> Consigne 1: Recopie la critique de l'album en commençant par « Pour leur trentième » et en allant jusqu'à « vers la lumière. », et renomme « album » en « disque » partout.
> Consigne 2: Dresse la liste de toutes les personnes nommées dans la critique de l'album.

> Passage choisi:
○ ○ ○ ○
Pour leur trentième année d’existence, le groupe post-rock écossais Mogwai revient avec “The Bad Fire”, un album dont le titre est tiré du dialecte de Glasgow signifiant “enfer”. Ce choix n’est pas fortuit – pendant l’enregistrement, le multi-instrumentiste Barry Burns a dû faire face à la maladie potentiellement mortelle de sa jeune fille. Ce qui en résulte est une collection que l’on pourrait qualifier de “PTTR” (Post-Trauma Therapy Rock) – un voyage transcendant les genres, de l’obscurité vers la lumière.
Le choix du producteur John Congleton s’avère être un coup de maître. Alors que leur précédent producteur Dave Fridmann s’éloignait progressivement du son post-rock, Congleton démontre ici qu’il comprend parfaitement l’essence de Mogwai. Il développe les fondements de l’album quasi parfait “As the Love Continues”, tout en ajoutant sa propre signature sans pousser le groupe vers les productions lisses de l’indie-rock contemporain. L’énergie brute qu’il avait déjà su capturer avec des groupes comme Explosions in the Sky et Sigur Rós trouve ici une nouvelle forme dans la palette sonore caractéristique de Mogwai.
L’album s’ouvre sur “God Gets You Back”, un morceau qui commence comme un murmure avant de se transformer en ouragan sonore. C’est une parfaite introduction à ce qui va suivre – un album qui oscille constamment entre intimité et violence assourdissante. Le groupe navigue à travers ces contrastes avec une élégance qui ne vient qu’avec trente ans d’expérience.
Le point culminant de l’album est sans aucun doute “Pale Vegan Hip Pain”, un morceau dont le titre seul capture parfaitement l’attitude ironique du groupe. Mais derrière ce titre se cache une composition qui tremble comme une jeune feuille dans un vent glacial – fragile, introspective et d’une beauté indescriptible dans sa vulnérabilité. C’est précisément dans ces moments que le pouvoir guérisseur de la musique devient tangible.
○ ○ ○ ○
> Extrait de données:
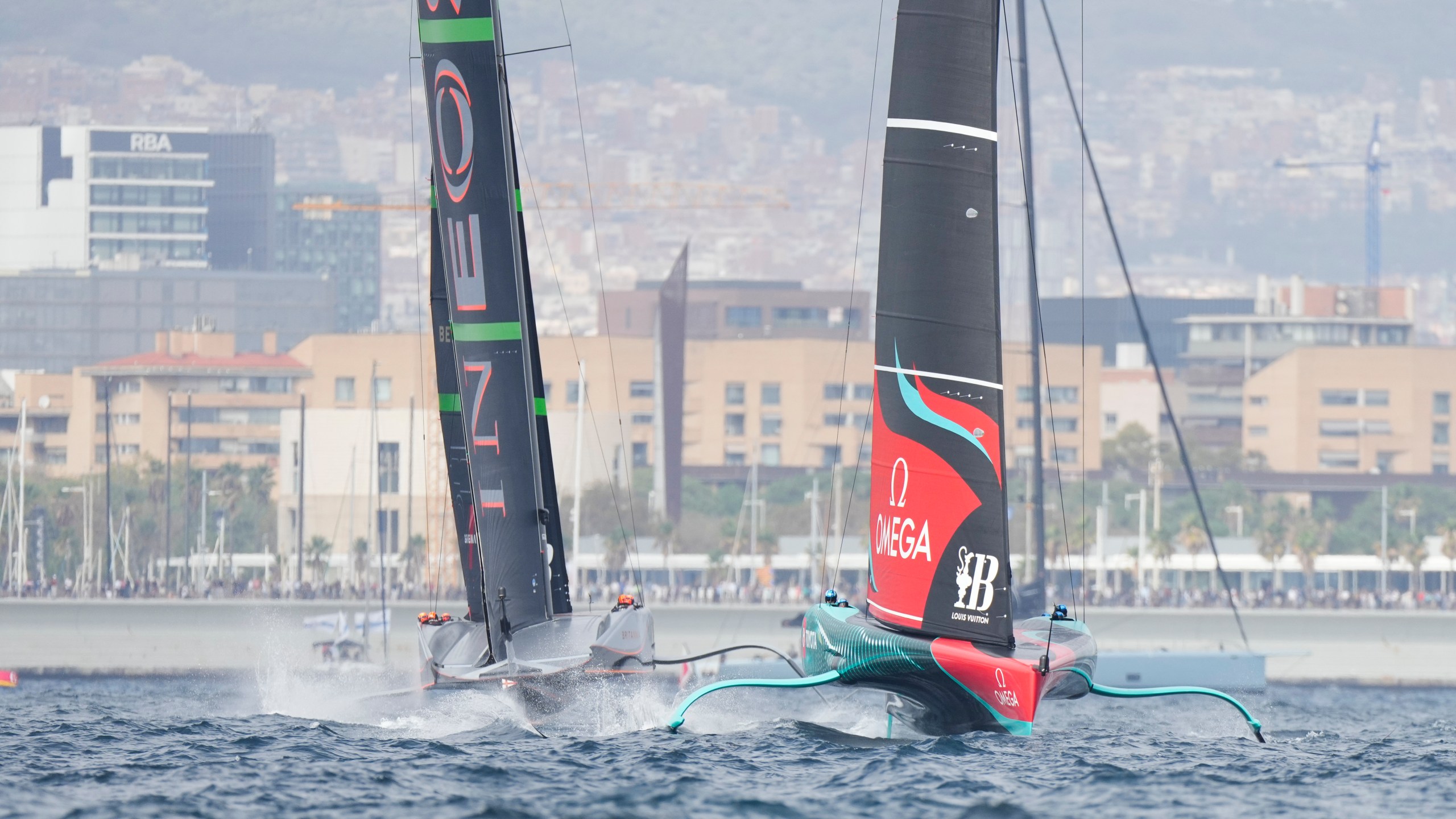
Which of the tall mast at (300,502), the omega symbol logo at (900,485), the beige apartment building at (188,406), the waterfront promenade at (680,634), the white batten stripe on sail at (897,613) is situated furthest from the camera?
○ ○ ○ ○
> Zone de réponse 1:
Pour leur trentième année d’existence, le groupe post-rock écossais Mogwai revient avec “The Bad Fire”, un disque dont le titre est tiré du dialecte de Glasgow signifiant “enfer”. Ce choix n’est pas fortuit – pendant l’enregistrement, le multi-instrumentiste Barry Burns a dû faire face à la maladie potentiellement mortelle de sa jeune fille. Ce qui en résulte est une collection que l’on pourrait qualifier de “PTTR” (Post-Trauma Therapy Rock) – un voyage transcendant les genres, de l’obscurité vers la lumière.

> Zone de réponse 2:
Barry Burns
John Congleton
Dave Fridmann